Changing the order without saying so is at best sneaky, at worst dishonest.
it is actually neither. Unless you consider your compiler and processor to be "sneaky or dishonest"...
That's pretty silly. I don't expect my compiler to try to make arguments and present evidence in a honest and straightforward manner -- I do expect that from human interlocutors, and it's clear that humans changed the code to make it look more similar than it is, without mentioning anything about it.
That's the problem. we were having a technical discussion between people that _understood_ how this worked. We tried having it here and there was a demand to see what was being done. Several produced the incomplete results available so far.
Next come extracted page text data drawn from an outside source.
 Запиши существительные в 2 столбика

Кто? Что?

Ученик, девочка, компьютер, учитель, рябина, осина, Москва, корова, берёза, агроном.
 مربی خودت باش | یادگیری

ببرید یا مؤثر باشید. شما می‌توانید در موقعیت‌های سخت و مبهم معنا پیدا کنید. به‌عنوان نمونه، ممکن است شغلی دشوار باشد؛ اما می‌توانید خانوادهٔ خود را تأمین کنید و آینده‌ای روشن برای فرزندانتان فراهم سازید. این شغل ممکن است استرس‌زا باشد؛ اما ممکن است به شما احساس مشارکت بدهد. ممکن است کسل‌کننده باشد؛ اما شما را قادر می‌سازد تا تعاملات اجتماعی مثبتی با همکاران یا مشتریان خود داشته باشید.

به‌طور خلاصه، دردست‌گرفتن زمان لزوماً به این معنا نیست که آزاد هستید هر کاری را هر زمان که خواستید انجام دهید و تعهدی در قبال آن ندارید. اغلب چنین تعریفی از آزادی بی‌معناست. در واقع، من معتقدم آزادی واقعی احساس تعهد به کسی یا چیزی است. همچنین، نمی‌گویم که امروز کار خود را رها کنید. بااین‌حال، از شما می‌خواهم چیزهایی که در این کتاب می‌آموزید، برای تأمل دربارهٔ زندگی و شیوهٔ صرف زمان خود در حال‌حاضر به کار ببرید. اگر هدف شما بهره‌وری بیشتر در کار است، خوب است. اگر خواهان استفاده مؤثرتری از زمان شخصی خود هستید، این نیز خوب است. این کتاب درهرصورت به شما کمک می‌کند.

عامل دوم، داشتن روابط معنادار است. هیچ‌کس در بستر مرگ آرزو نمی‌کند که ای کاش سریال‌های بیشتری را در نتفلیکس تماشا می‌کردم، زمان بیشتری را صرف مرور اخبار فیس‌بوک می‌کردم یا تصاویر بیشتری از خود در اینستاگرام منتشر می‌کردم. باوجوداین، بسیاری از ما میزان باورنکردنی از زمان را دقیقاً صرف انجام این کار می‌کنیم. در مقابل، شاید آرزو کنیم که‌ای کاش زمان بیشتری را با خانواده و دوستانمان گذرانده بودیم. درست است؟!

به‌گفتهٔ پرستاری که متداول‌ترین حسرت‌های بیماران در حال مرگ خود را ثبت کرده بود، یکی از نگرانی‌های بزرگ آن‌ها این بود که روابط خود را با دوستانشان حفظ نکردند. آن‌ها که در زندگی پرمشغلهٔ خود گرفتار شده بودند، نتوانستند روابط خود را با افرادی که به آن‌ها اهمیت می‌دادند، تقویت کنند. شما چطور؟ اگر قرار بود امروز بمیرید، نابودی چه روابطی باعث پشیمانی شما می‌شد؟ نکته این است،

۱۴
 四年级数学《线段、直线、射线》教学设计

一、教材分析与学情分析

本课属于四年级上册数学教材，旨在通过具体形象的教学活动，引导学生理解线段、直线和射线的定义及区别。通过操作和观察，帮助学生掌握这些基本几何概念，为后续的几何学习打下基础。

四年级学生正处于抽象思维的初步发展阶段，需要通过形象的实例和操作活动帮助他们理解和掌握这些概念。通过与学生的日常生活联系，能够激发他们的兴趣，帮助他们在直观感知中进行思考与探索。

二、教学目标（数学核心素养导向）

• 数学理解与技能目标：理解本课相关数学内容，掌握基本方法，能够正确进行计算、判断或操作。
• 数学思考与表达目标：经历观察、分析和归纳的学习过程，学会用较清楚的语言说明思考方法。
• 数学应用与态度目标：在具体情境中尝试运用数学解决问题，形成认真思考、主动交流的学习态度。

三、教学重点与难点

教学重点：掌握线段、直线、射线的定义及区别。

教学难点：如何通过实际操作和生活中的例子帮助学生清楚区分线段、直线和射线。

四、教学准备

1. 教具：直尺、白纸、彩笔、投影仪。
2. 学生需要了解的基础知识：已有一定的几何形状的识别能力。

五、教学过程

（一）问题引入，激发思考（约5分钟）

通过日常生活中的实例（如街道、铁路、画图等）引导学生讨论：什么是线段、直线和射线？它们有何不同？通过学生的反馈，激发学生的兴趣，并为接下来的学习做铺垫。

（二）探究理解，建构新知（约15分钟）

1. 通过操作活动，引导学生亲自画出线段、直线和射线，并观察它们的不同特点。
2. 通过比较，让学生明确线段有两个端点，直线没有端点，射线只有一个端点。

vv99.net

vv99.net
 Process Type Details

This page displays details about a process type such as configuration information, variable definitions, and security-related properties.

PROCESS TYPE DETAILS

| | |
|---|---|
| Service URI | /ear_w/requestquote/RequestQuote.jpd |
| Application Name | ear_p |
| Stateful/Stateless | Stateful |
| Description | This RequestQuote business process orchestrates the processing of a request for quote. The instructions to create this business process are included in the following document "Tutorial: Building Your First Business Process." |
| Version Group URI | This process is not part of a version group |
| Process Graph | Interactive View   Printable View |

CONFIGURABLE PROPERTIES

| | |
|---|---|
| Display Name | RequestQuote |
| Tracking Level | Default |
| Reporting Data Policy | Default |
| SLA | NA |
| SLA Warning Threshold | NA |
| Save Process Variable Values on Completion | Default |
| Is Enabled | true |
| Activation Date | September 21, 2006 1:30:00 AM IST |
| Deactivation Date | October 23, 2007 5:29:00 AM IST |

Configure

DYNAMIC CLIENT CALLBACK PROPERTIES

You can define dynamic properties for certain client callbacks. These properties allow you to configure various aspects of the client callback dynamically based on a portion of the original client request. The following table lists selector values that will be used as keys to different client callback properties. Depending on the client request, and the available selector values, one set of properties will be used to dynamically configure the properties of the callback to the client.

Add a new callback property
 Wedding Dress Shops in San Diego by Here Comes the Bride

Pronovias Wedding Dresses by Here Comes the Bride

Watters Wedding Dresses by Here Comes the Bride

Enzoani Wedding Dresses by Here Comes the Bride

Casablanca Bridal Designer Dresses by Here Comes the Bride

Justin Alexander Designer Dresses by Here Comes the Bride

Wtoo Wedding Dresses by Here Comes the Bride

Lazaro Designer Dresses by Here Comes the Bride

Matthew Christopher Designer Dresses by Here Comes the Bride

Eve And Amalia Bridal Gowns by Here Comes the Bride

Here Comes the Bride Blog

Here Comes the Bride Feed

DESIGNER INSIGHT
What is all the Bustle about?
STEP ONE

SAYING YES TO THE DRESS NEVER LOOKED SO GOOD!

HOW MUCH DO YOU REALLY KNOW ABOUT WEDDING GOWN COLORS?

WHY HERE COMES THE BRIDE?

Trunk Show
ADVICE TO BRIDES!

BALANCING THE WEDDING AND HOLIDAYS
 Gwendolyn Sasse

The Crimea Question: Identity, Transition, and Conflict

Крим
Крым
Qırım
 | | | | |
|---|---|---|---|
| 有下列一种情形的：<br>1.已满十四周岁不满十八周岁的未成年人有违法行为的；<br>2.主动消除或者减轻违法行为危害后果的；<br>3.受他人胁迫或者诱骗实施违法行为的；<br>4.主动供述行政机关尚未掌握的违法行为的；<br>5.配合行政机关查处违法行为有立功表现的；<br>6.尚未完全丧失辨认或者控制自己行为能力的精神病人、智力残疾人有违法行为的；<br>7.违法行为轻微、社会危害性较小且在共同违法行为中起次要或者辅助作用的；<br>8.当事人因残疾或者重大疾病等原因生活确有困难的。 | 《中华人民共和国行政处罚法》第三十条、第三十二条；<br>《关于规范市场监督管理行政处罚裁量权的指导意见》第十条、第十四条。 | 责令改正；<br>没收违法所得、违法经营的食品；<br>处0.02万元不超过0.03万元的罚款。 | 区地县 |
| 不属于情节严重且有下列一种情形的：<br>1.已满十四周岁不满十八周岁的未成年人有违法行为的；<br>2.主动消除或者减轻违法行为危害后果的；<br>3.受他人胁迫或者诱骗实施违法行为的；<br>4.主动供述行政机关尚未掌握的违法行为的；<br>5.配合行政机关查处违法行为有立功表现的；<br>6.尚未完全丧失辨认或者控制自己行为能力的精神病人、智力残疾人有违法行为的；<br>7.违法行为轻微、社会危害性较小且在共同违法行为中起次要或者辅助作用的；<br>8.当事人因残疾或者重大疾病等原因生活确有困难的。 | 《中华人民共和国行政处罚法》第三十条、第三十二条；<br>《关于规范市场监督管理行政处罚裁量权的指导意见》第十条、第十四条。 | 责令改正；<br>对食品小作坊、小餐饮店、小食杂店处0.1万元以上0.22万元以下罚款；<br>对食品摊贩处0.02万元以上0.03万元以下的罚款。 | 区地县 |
And now it seems we were dishonest for showing data that anybody familiar with the process would instantly understand. It was not intended to be dishonest, and that is why more data is not presently forthcoming, so that more can be completed, cross-checks, and displayed in a way that won't generate hundreds of questions and claims of dishonesty.
if you ask a good compiler guy about this, he would not think twice about what is being discussed here, it would be expected. At some point, the idea solution would be to take source A, and executable B that some believe contains parts of A in it, and decompile to C. And show that step first. And then start the "massaging" to undo the various tricks the compiler used to speed up the code, and show that. And then try to massage the resulting C', order, names, and such, to maintain semantic equality with B, but while attempting to make it match A as closely as possible. The closer they can be made to match, the more code A and B then have in common. If they could be made to match perfectly (which we do not expect since we know A and B play differently) then we would have established absolute proof that B came from A. As it is, we might find that significant parts can be made to match up, so we know that significant parts came from A. Or we might not be able to show much at all came from A.
Work continues. new results are coming daily. And they are being carefully checked. And one day everyone will see everything that has been found and can make an intelligent judgement on the results. Without all the name calling, claims of dishonesty and dark motives and such.
Just let the "process" proceed at the only pace it can proceed at, which is limited by individual's ability to spend X hours a day on this. And sooner, rather than later, there will be something to look at that is more polished and easier to follow than what has been shown to date. I'd rather see the ongoing discussions carried out here, but these threads simply make that impossible.
In the past, we were able to do this. For crafty clone claims, someone would post some evidence, I would analyze and post more evidence, and we would carry out the investigation in the open where everyone could follow it in real-time. But that didn't work in this case, for obvious reasons...
So, we wait.